◆ AIM OF THE TASK ◆
Output exactly the lines below from the one containing "family: Leporidae" to the last line, both included. Omit pictures.

◆ EXERCISE DATA ◆
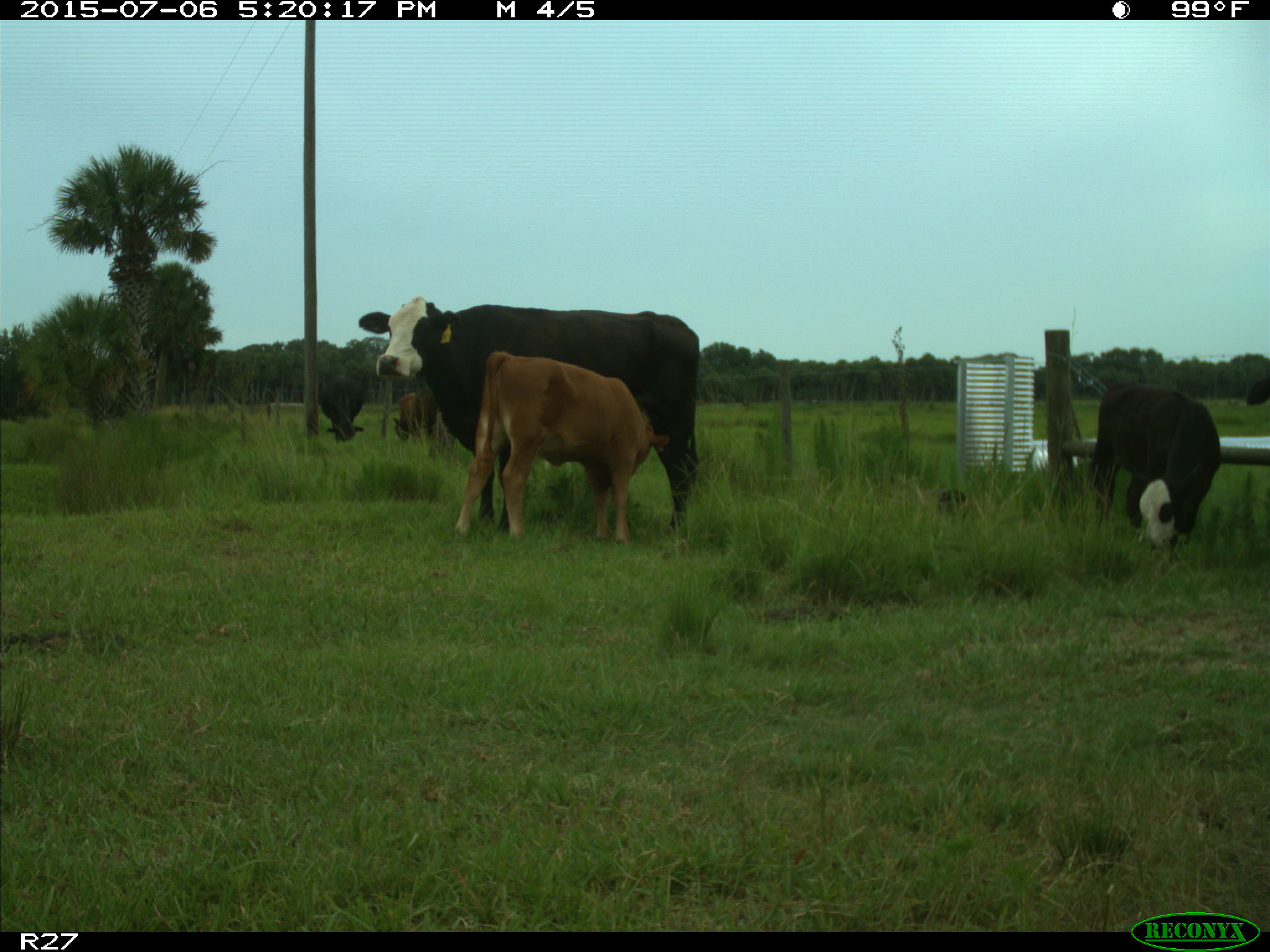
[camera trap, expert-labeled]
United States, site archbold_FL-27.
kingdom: Animalia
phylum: Chordata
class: Mammalia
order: Artiodactyla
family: Bovidae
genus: Bos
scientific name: Bos taurus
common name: domestic cow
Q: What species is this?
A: Bos taurus (domestic cow).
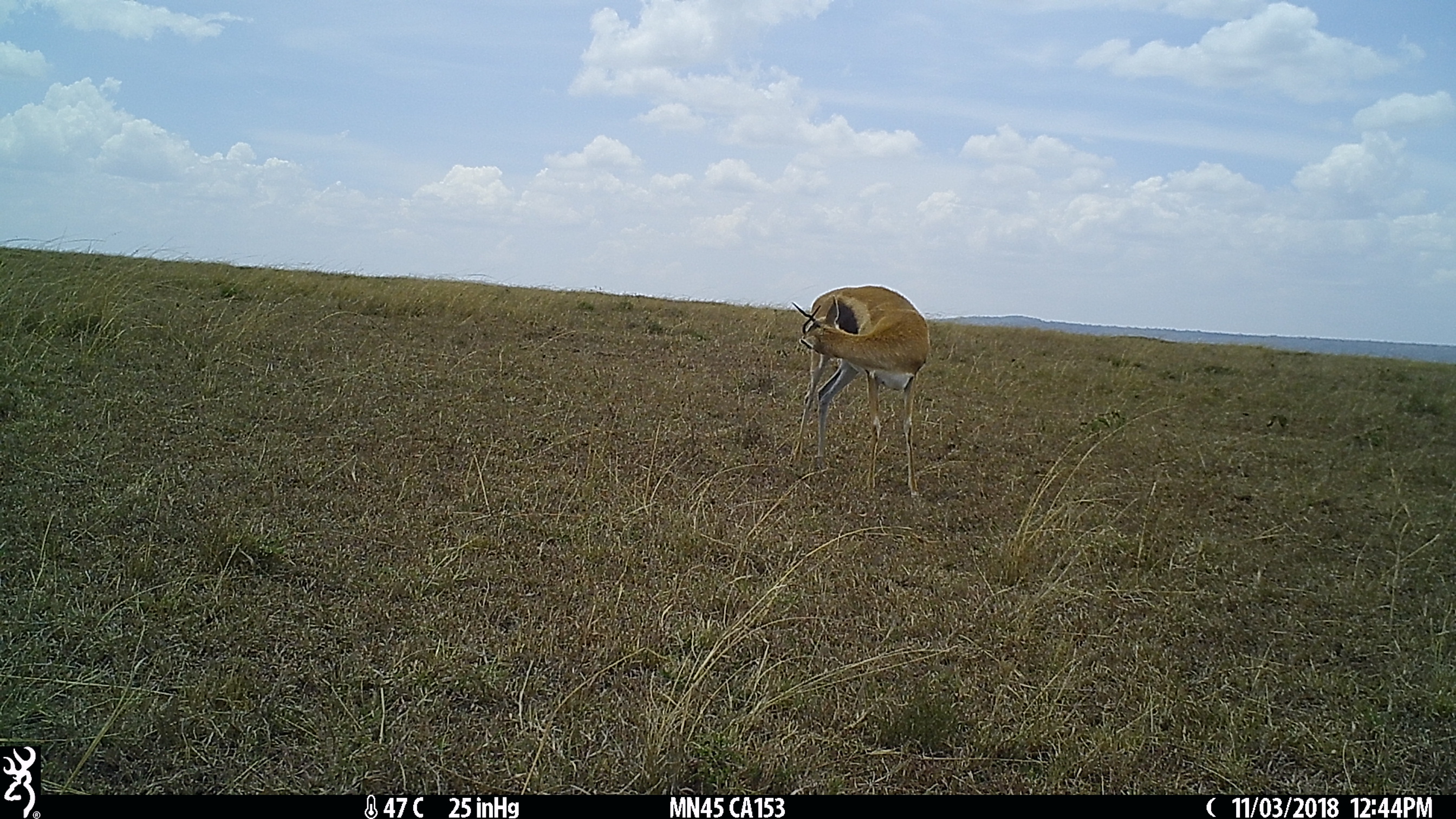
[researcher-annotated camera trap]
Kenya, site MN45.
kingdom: Animalia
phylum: Chordata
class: Mammalia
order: Artiodactyla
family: Bovidae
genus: Eudorcas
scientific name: Eudorcas thomsonii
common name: thomon's gazelle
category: gazelle thomsons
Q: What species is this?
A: Gazelle thomsons (thomon's gazelle) (Eudorcas thomsonii).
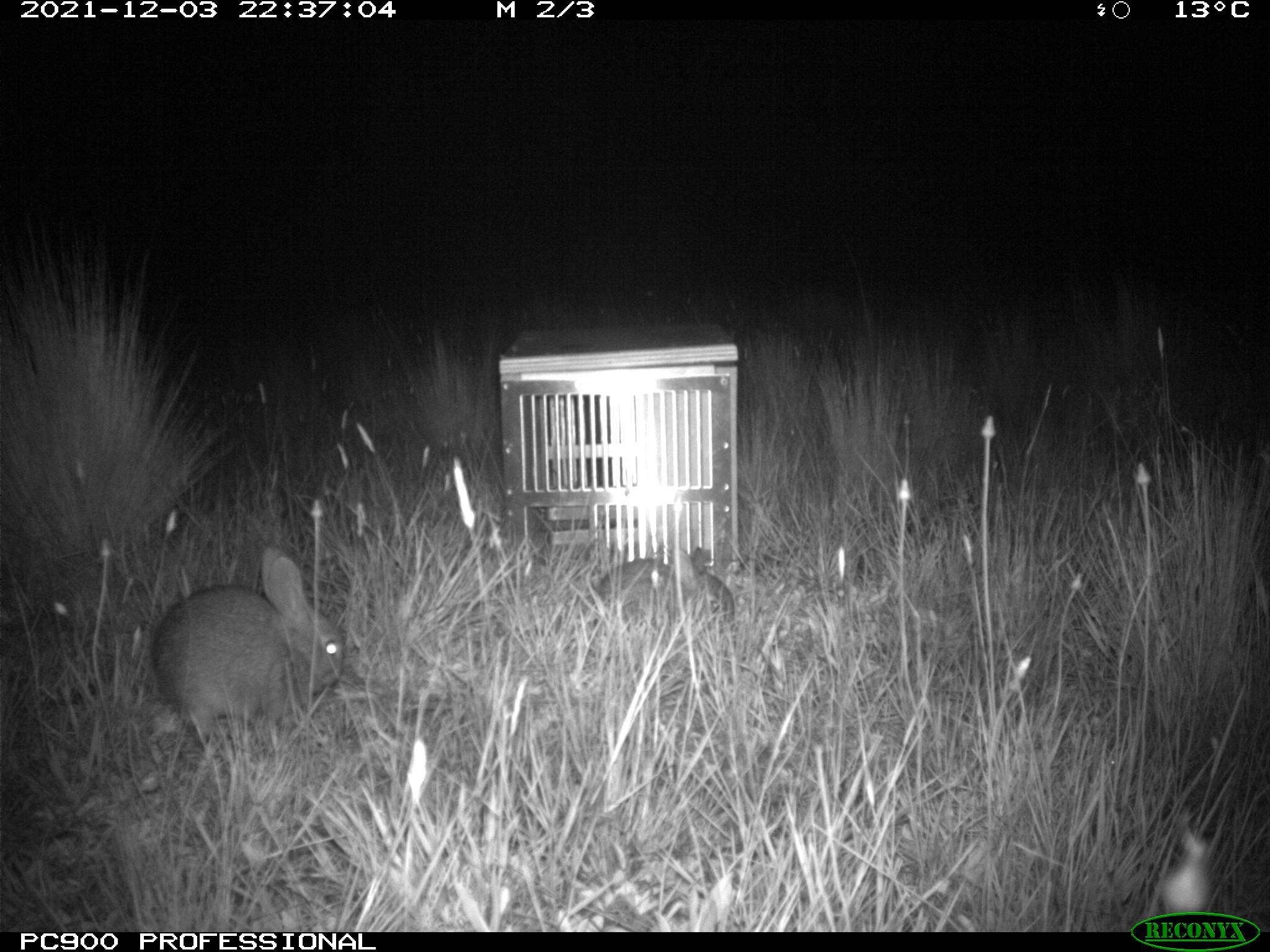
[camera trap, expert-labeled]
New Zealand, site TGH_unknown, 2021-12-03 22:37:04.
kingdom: Animalia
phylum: Chordata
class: Mammalia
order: Lagomorpha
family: Leporidae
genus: Oryctolagus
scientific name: Oryctolagus cuniculus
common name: european rabbit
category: rabbit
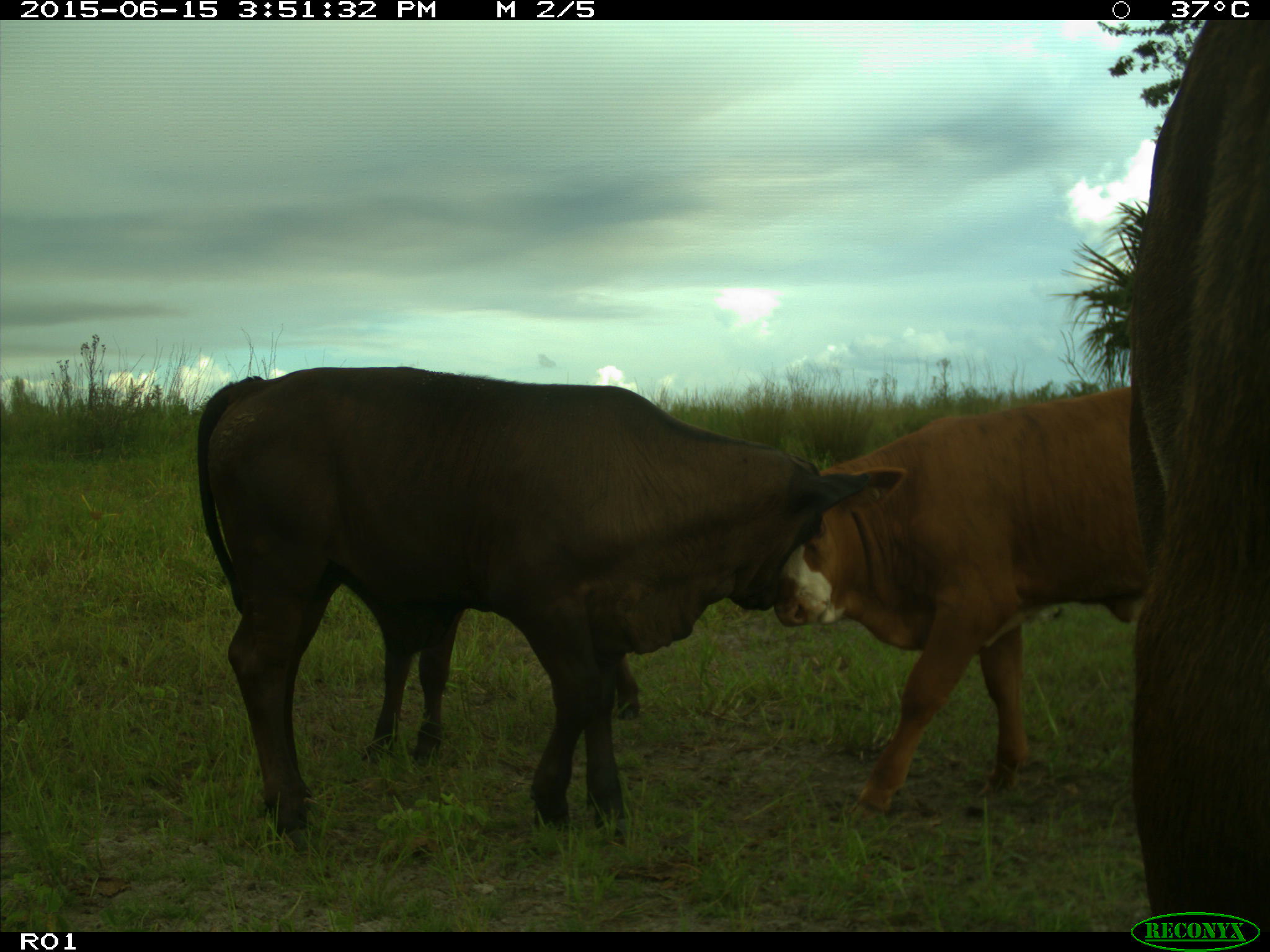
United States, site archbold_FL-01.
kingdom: Animalia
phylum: Chordata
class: Mammalia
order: Artiodactyla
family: Bovidae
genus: Bos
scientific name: Bos taurus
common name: domestic cow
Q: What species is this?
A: Bos taurus (domestic cow).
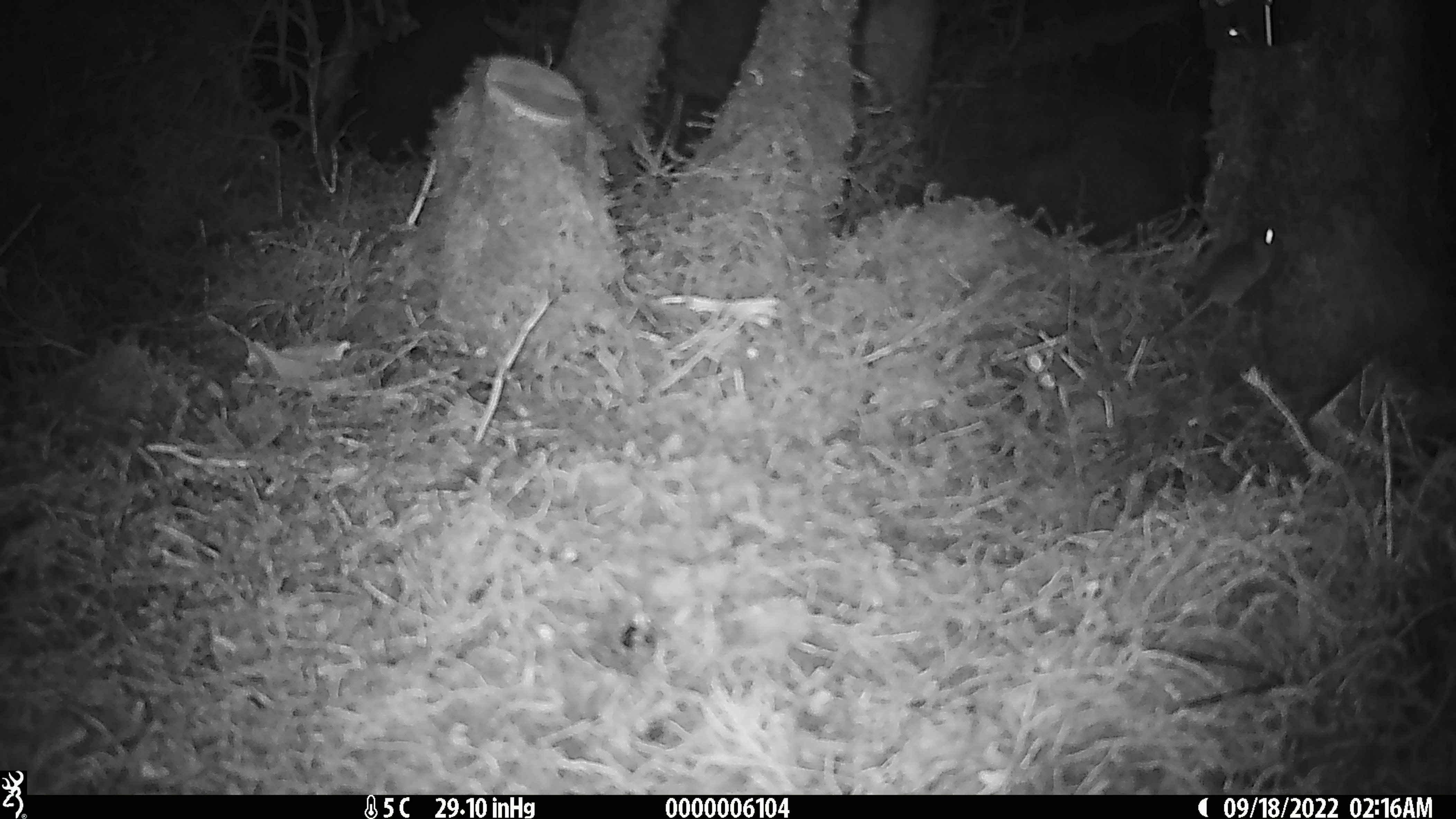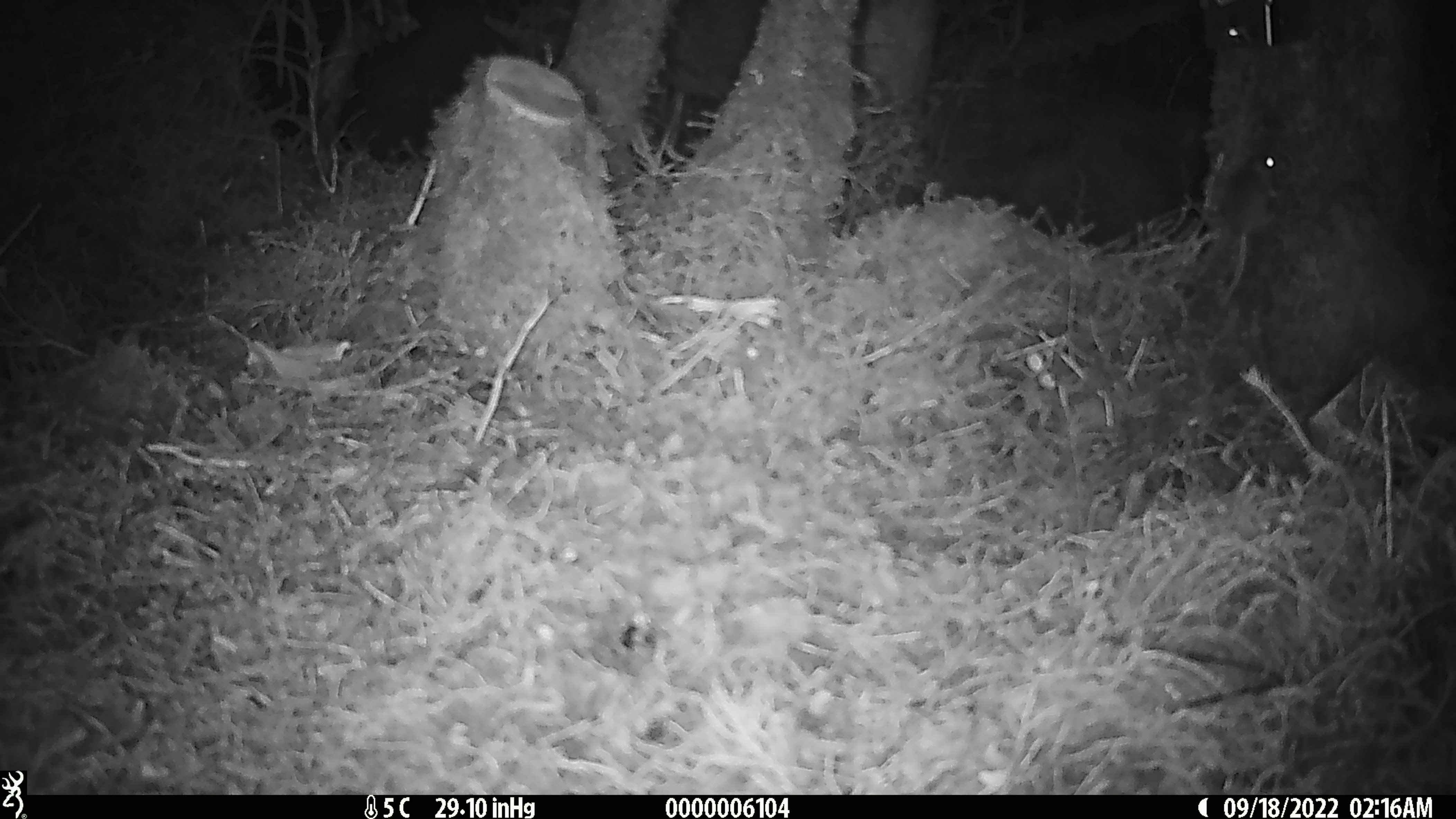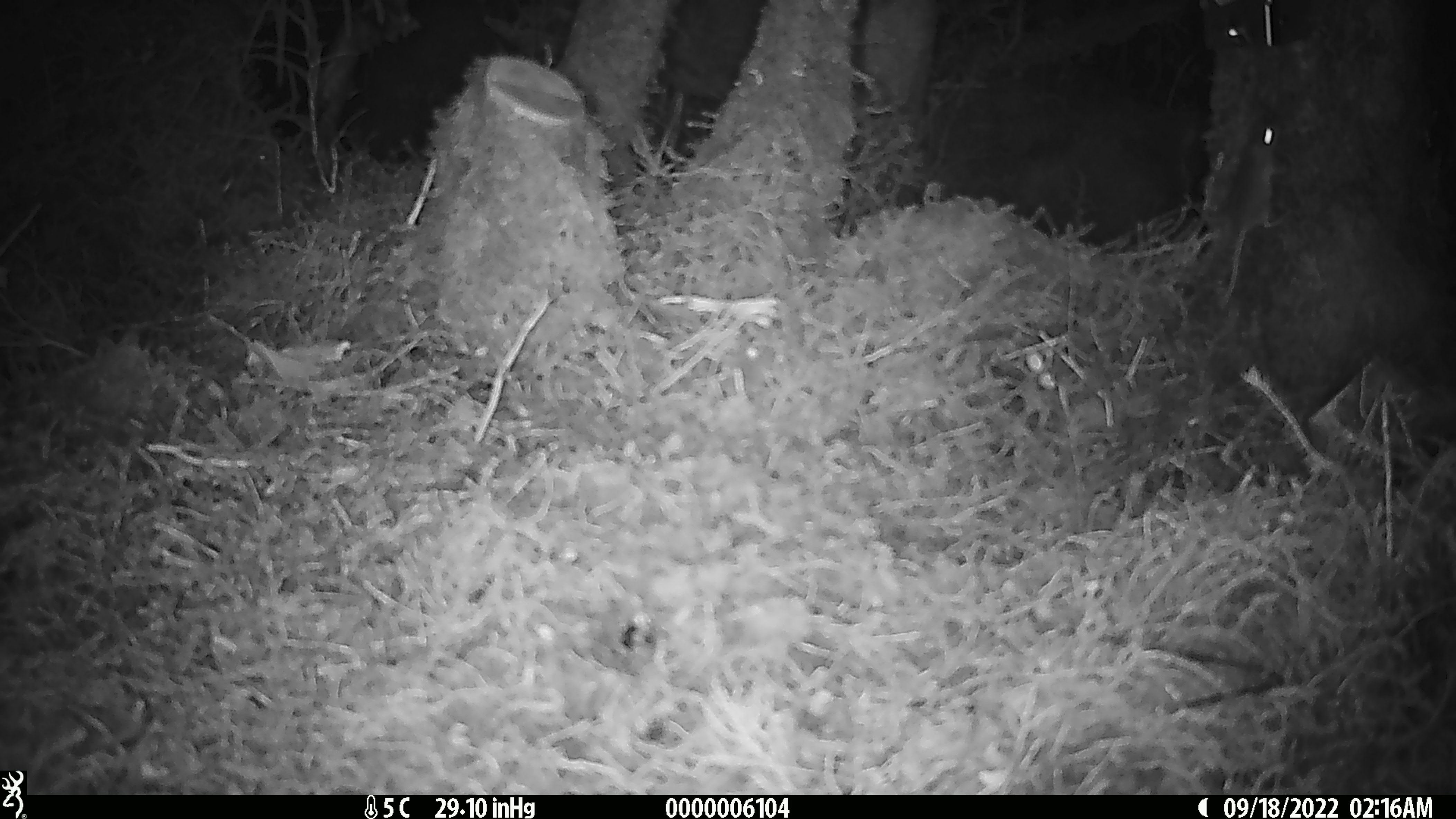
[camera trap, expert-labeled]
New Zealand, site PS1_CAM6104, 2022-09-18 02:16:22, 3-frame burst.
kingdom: Animalia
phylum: Chordata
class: Mammalia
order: Rodentia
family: Muridae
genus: Mus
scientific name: Mus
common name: mouse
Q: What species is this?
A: Mouse (Mus).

◆ PROBLEM SOLUTION ◆
family: Leporidae
genus: Oryctolagus
scientific name: Oryctolagus cuniculus
common name: european rabbit
category: rabbit
United States, site archbold_FL-01.
kingdom: Animalia
phylum: Chordata
class: Mammalia
order: Artiodactyla
family: Bovidae
genus: Bos
scientific name: Bos taurus
common name: domestic cow
Q: What species is this?
A: Bos taurus (domestic cow).
[camera trap, expert-labeled]
New Zealand, site PS1_CAM6104, 2022-09-18 02:16:22, 3-frame burst.
kingdom: Animalia
phylum: Chordata
class: Mammalia
order: Rodentia
family: Muridae
genus: Mus
scientific name: Mus
common name: mouse
Q: What species is this?
A: Mouse (Mus).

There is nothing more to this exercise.